In parallel, you need to set some bounds on do-ability “How good can we make it with today’s data and workflows?”

Things to consider here are current standards of data coherence, fidelity and completeness. Has the data you need been collected? What are the gaps? Do you have the user permission to use it for this new use case?

Would the new service need to be calculated in near real time using behavioural signals that have just been collected? Or can you satisfy your users with yesterday’s data and hence rely on batch processing?

Order of magnitude, how much data might you need to crunch? And what inference times would you need to hit to deliver a seamless experience?

Do you have closed feedback loops in place or will you need to build those (instrumenting a product is often overlooked in the adrenaline fueled rush to MLP and feature parity and it can be much more effort that it appears to retrofit comprehensive instrumentation to an established, multi channel code base.

What about labelled data availability? The large majority of commercially successful machine learning products today are built on supervised learning algorithms and training those requires lots and lots of accurately labeled past outcomes.Does your user base provide these already as they use your product today or will you need to manually label a bootstrap set?

Investing some time to bound your uncertainty in both dimensions will pay off. Sure you hope to see this picture emerging.

But what if it looks more like this?

Vehicle maintenance — all the overlooked work

Finally don’t fall prey to only considering the work it would take to train your algorithm. Today most folk will now think about training AND scoring the models. Hopefully you’ll also realise that you will need to RETRAIN the models. And redeploy them.

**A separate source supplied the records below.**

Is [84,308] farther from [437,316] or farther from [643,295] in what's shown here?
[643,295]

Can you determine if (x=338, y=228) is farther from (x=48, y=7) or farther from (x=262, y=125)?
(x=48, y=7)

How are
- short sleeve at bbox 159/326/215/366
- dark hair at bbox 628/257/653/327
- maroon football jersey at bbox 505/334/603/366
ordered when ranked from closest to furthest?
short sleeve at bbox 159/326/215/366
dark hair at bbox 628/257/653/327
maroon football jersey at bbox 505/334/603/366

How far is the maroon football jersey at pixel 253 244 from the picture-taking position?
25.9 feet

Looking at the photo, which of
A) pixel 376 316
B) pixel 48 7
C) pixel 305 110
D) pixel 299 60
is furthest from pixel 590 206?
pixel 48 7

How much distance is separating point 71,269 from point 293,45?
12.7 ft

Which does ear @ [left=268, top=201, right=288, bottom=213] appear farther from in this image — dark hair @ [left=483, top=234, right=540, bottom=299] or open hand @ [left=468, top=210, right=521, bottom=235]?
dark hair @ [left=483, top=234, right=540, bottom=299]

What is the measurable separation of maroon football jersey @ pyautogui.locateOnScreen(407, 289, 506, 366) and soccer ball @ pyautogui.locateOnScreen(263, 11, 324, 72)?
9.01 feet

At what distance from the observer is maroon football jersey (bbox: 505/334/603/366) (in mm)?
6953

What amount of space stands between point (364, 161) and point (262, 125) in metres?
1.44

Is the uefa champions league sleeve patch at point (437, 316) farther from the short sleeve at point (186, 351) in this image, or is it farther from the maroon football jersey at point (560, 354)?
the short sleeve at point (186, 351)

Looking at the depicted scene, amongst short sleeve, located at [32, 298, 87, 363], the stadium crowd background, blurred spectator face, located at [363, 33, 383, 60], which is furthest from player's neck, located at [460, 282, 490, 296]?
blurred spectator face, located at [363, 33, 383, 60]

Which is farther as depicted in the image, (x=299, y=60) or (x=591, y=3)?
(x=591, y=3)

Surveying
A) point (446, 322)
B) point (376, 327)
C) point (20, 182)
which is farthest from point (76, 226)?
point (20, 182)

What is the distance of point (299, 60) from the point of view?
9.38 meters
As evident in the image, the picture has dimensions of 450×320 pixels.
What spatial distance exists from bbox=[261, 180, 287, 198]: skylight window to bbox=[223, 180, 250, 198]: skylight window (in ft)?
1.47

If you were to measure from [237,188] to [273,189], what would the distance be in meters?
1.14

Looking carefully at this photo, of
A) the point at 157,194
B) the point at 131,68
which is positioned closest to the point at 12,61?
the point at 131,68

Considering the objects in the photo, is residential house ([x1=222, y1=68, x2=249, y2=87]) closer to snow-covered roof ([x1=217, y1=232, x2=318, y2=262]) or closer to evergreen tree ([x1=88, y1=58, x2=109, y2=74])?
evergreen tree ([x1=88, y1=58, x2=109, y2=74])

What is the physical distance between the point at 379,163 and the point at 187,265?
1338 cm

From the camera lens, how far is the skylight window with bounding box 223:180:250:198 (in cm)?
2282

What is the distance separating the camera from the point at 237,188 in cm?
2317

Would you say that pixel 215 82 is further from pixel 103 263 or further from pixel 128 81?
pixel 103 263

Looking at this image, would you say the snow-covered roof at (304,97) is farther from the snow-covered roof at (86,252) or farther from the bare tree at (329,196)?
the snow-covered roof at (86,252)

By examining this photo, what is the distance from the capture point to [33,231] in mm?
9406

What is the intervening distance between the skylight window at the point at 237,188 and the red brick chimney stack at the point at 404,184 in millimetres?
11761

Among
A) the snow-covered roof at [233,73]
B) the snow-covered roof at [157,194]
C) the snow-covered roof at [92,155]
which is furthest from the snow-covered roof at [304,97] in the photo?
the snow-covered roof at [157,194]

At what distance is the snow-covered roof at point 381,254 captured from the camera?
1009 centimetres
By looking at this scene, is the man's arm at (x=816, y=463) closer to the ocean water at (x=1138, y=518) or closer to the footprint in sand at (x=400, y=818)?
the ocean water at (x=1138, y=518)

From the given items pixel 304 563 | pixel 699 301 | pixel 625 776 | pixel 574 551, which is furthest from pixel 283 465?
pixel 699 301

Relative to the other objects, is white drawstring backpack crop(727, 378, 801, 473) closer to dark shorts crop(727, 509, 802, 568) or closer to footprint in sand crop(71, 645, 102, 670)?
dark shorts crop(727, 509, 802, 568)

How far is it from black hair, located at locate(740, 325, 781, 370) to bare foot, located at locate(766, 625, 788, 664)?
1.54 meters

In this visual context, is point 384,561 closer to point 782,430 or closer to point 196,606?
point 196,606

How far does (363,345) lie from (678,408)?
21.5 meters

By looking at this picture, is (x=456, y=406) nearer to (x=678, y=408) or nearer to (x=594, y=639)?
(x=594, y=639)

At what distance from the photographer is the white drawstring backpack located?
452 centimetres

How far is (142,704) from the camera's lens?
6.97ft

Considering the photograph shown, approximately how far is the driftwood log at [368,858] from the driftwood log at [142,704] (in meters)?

Add to that work to improve your closed feedback loop — both the data quality and the label accuracy. You’ll also need a holistic and reliable way to manage your audience splitting when you want to run many models or model versions in production. Unless you have a very simple product and user base, there’s a hidden world of complexity in audience splitting for a product experience that plays out over a longer time horizon than ‘which button text gives me the highest cart conversion rate’.

You may also find you have internal change management challenges if you are automating work currently undertaken by your coworkers in customer support or sales. It takes time to trust that a machine can actually do a decent job.

4WD — or not?

So we can see that machine learning systems have some similarities to offroad vehicles. Expensive to build, expensive to maintain — but for some business problems, ML offers a useful solution. The real trick is to figure out whether, or not, ML adds value.

Total cost of ownership, responsible use and maintenance are all factors — but the key questions are “How good does it have to be to be useful?” and “How good can we make it with today’s data and workflows?” Figuring out whether there is overlap, or not, between the bounds of do-ability and ‘can be useful’-ness is the first step in figuring out whether you want ML with that.